Alessandra Avelino, 40, trabalha há seis anos no Carnaval e nunca passou tanta necessidade como agora. "Minha esperança era que houvesse o desfile de julho. Agora não sei mais o que fazer. O auxílio emergencial acabou, e meu marido e eu não temos emprego. Meu maior medo é não ter como alimentar meus filhos", conta.
A costureira entrou no ramo convidada por uma colega da São Clemente, e lembra que apesar do trabalho cansativo de mais de 12 horas dentro dos barracões abafados e com pouca ventilação, sempre foi compensou.
"Em 2016, fui convidada a coordenar a produção da fantasia da ala das crianças na Mangueira. E morri de medo da responsabilidade", conta. Mas ao ver que seu trabalho foi um dos responsáveis pelo estandarte de ouro que a escola ganhou naquele ano, e que a casa estava com as contas pagas, sentiu orgulho de si mesma.

Dados fornecidos:
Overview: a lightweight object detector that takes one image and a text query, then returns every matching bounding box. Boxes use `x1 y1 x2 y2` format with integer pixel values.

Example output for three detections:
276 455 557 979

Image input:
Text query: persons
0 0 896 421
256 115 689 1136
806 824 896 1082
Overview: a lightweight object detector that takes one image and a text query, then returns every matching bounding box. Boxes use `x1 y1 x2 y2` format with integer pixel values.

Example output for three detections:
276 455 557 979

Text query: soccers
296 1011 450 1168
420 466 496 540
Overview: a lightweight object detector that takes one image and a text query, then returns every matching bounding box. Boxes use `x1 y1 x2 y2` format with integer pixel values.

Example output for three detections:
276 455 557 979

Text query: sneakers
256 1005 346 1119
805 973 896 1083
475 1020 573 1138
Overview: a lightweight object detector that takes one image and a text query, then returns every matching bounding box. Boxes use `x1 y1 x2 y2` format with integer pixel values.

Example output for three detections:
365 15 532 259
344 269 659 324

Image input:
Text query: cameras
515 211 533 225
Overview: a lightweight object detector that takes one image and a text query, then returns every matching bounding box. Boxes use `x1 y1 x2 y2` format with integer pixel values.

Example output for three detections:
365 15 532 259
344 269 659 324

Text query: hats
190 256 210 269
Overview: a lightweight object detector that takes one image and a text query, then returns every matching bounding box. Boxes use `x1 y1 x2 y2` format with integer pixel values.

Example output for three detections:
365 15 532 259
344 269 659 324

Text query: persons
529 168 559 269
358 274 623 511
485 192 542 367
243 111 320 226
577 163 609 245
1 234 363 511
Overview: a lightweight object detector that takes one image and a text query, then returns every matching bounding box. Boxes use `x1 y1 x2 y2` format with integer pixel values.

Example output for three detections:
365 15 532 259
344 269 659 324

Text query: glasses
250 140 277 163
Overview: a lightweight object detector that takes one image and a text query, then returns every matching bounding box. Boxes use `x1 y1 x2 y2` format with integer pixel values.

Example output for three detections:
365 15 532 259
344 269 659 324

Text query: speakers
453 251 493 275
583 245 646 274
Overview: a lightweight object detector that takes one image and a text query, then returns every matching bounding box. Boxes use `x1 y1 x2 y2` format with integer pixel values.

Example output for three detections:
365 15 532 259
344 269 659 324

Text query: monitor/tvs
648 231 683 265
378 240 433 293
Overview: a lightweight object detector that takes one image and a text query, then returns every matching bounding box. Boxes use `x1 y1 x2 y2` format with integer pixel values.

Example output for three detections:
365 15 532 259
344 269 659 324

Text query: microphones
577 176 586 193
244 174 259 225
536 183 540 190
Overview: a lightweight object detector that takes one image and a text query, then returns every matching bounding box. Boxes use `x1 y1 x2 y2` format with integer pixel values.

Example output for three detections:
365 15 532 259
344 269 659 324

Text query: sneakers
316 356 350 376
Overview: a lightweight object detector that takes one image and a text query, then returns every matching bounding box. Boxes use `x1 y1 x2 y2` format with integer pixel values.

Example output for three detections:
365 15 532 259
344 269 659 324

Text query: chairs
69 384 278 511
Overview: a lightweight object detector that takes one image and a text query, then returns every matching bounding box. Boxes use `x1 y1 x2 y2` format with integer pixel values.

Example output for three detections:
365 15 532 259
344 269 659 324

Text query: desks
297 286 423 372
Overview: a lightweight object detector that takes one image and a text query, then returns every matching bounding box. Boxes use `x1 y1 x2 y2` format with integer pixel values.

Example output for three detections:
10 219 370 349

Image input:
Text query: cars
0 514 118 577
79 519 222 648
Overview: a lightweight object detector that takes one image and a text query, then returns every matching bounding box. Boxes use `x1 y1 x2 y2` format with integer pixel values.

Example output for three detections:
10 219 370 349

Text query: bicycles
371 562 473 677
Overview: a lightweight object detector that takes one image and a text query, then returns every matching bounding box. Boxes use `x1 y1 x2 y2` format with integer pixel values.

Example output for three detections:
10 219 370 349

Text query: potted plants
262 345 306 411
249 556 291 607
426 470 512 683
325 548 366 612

Instruções do exercício: Transcreva sem alterações o trecho do texto sobre a costureira do Carnaval que vai de "A costureira entrou" até "sempre foi compensou.", inclusive.

Resultado da tarefa:
A costureira entrou no ramo convidada por uma colega da São Clemente, e lembra que apesar do trabalho cansativo de mais de 12 horas dentro dos barracões abafados e com pouca ventilação, sempre foi compensou.